=== Fragment ===
++++++

Uitspraak
beslissing
COLLEGE VAN BEROEP VOOR HET BEDRIJFSLEVEN
zaaknummer: 21/222
beslissing tot heropening van het onderzoek in de zaak tussen de Stichting Emergis, te Kloetinge, verzoekster,
(gemachtigde: mr. J.G. Sijmons),
en
de Nederlandse Zorgautoriteit, verweerster,
(gemachtigde: mr. E.C. Pietermaat).
Procesverloop
Op 7 december 2020 – gepubliceerd op 22 december 2020 – heeft verweerster het Besluit Marktanalyse sggz in Zeeland genomen, waarbij aan verzoekster een contracteerverplichting en een transparantieverplichting zijn opgelegd (het bestreden besluit).
Verzoekster heeft tegen het bestreden besluit beroep ingesteld. Zij heeft tevens de voorzieningenrechter verzocht om een voorlopige voorziening te treffen.
De zaak is gevoegd behandeld met het verzoek om een voorlopige voorziening nr. 21/163 van de Vereniging Geestelijke Gezondheidszorg Nederland (Vereniging GGZ).
Zowel verzoekster als de Vereniging GGZ hebben verzocht om de Vereniging GGZ in de onderhavige zaak aan te merken als derde-belanghebbende.
De griffier heeft bij brieven van 8 maart 2021 meegedeeld dat de behandeling van de onderhavige zaak beperkt zal zijn tot de vraag of de Vereniging GGZ als derde-belanghebbende kan worden aangemerkt en dat de behandeling van zaak nr. 21/163 beperkt zal zijn tot de vraag of de Vereniging GGZ in haar verzoek ontvankelijk is.
Het onderzoek ter zitting heeft plaatsgevonden op 11 maart 2021.
Verzoekster heeft zich laten vertegenwoordigen door mr. J.G. Sijmons. Verweerster heeft zich laten vertegenwoordigen door haar gemachtigde mr. E.C. Pietermaat en mr. R.F.D. Lips. Namens de Vereniging GGZ zijn verschenen haar gemachtigde mr. J.C. Plettenburg en
[naam] .
De voorzieningenrechter heeft het onderzoek ter zitting geschorst teneinde te beoordelen of de Vereniging GGZ in de onderhavige zaak kan worden aangemerkt als derde-belanghebbende.
Overwegingen
1. Bij uitspraak van heden in de zaak nr. 21/163 is de voorzieningenrechter tot het oordeel gekomen dat de Vereniging GGZ in haar verzoek niet-ontvankelijk dient te worden verklaard, nu zij geen belanghebbende als bedoeld in artikel 1:2 van de Algemene wet bestuursrecht (Awb) is bij het bestreden besluit. Dit betekent dat de Vereniging GGZ ook niet als derde-belanghebbende in de onderhavige zaak kan worden aangemerkt.

++++++

=== Jouw opdracht ===
Vertaal de zin "Het onderzoek ter zitting heeft plaatsgevonden op 11 maart 2021." uit het fragment naar het Engels.

[Verzamelde gegevens]
++++++

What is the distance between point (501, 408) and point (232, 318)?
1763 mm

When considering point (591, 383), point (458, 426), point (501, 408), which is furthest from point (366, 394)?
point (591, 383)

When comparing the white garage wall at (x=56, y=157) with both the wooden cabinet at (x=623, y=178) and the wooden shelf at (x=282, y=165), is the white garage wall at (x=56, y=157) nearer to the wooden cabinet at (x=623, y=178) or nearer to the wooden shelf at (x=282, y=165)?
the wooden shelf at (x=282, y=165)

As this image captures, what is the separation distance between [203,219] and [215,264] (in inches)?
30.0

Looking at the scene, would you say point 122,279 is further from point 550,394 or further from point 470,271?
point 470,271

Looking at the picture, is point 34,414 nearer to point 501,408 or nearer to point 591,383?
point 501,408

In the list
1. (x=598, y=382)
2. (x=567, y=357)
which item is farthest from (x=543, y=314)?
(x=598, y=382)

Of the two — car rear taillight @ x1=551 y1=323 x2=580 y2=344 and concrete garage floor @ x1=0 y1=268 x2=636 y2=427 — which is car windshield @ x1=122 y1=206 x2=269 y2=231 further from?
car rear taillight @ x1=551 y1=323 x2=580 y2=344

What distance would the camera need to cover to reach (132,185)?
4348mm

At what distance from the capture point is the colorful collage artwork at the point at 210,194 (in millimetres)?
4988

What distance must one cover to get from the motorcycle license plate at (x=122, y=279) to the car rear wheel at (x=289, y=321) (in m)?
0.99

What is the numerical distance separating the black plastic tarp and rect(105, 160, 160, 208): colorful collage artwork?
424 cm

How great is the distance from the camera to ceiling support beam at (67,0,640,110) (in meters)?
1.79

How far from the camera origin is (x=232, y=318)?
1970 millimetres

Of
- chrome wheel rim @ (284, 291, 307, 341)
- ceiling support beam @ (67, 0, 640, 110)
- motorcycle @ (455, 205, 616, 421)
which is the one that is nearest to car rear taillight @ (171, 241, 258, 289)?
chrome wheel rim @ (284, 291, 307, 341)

++++++

=== Antwoord ===
The hearing of the case took place on March 11, 2021.